I walked to the door, saluted, and left the room.
With heavy steps I walked along the corridor, listening intently, but there was nothing to be heard yet, and I supposed he was waiting for my footsteps to die away. I left the house, but walked around to the rear and lay down in the garden under the open window. There was still no sound.
“Well, then,” Captain Schnecker finally said in a calm voice—he had apparently gone over to the wall and turned the picture back to its proper position—“let’s begin by correcting this childishness.”
“May I ask you,” said your brother, his voice just as calm, “whether this is my own living room and whether there is any regulation requiring officers to have portraits of the Führer in their home?”
“No.”
I could hear your brother walking over to the wall, and I knew he was turning the picture around again.

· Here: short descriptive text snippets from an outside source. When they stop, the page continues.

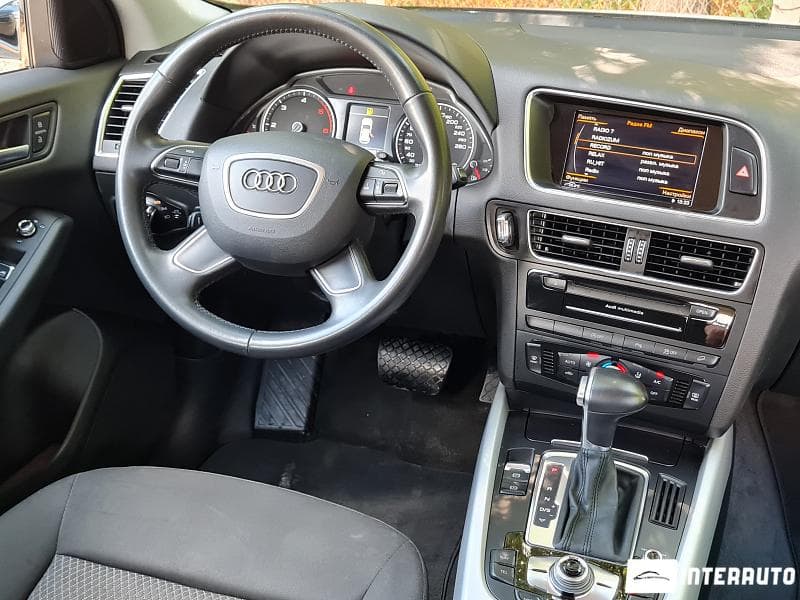 2016 Audi Q5 — Miniatură 10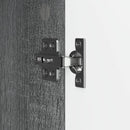 TV-skab Grå sonoma-eg 99 x 34,5 x 52 cm Konstrueret træ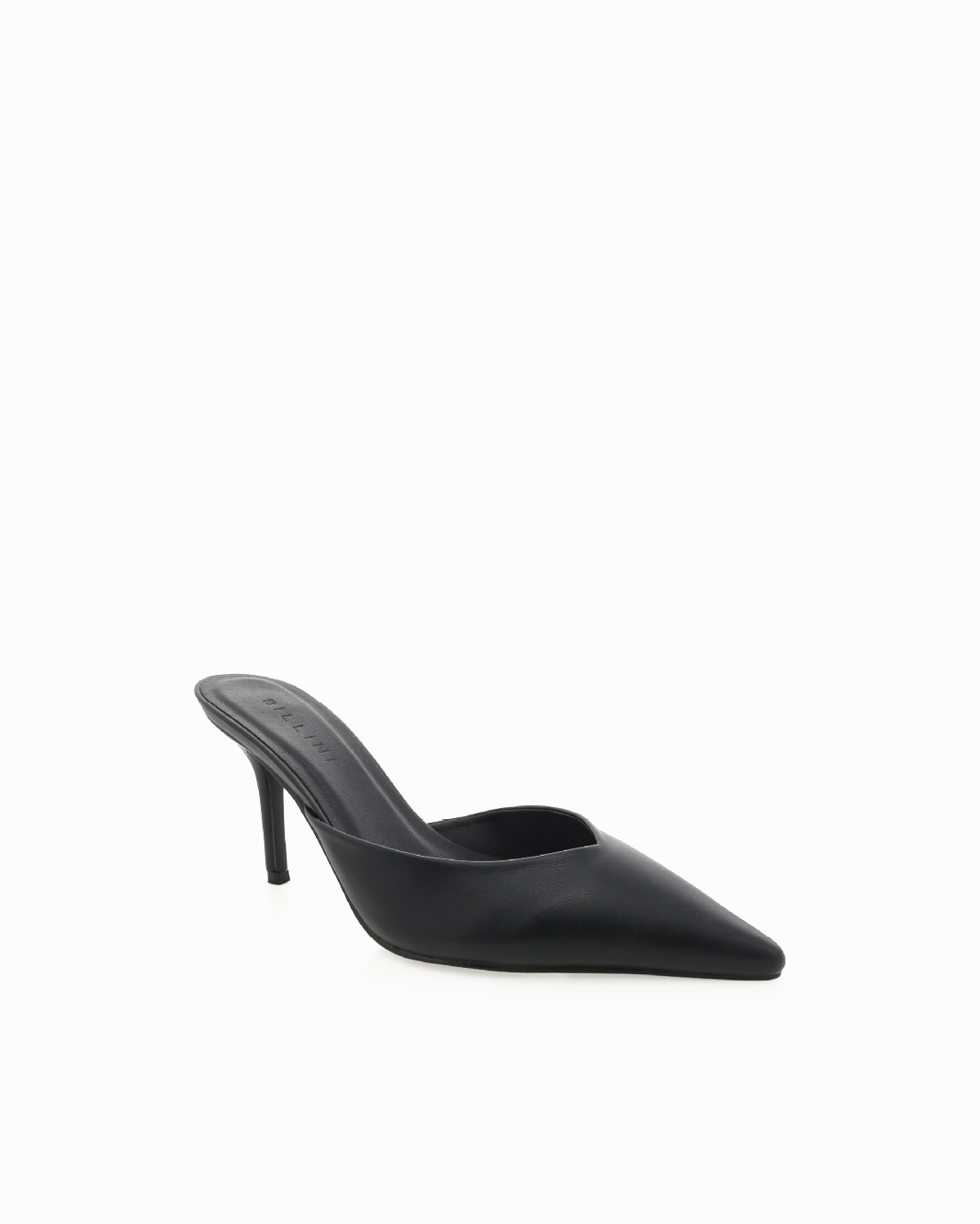 KAREY - BLACK studded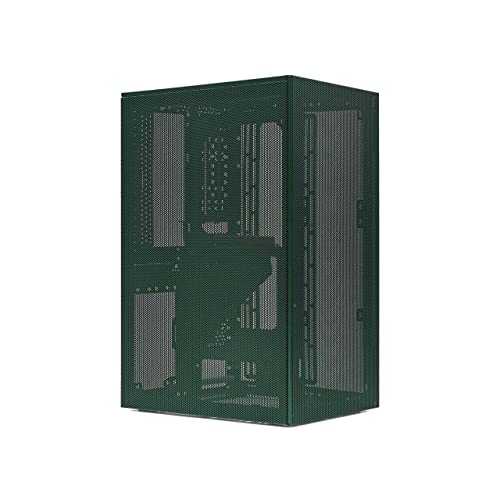 SSUPD Meshroom S w/PCIe 4.0 RIser ATX Mini Tower Case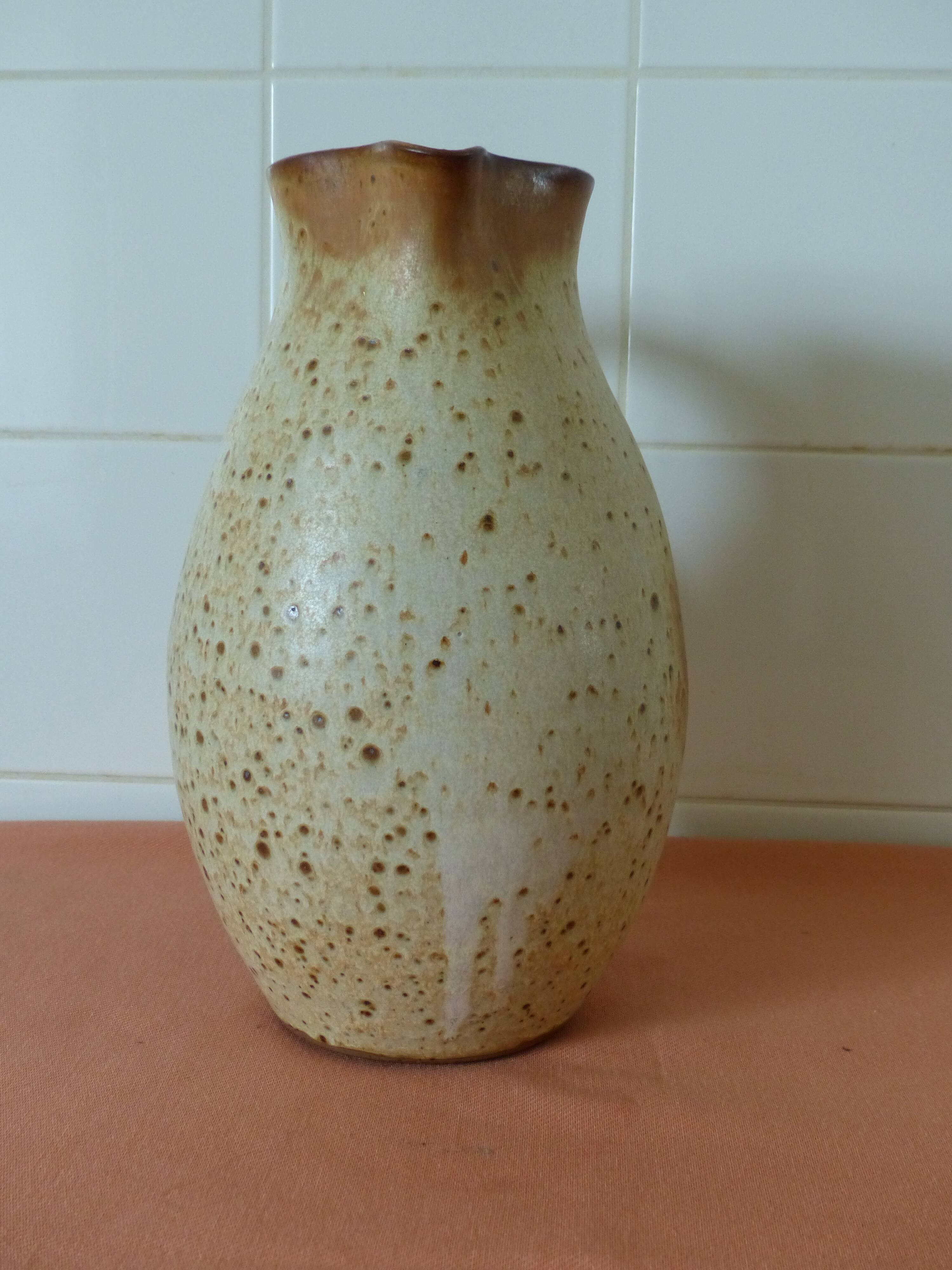 Pitcher, sandstone jug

“Good,” said the captain, “excellent. But with your indisputable intelligence it must be clear to you that there is not much room for doubt when in the presence of his subordinate an officer displays loathing for the portrait of his supreme commander.”
“Wrong, my friend. All I loathe is the frame. You know quite well how sensitive I am when it comes to art, and to me it is outright blasphemy to frame the portrait of our modest, simple, soldierly Führer—who has said he won’t take off his soldier’s tunic as long as the war lasts—to stick his portrait in such a garish frame: to me that’s an insult to his person. And, after all, the Führer is also an artist.”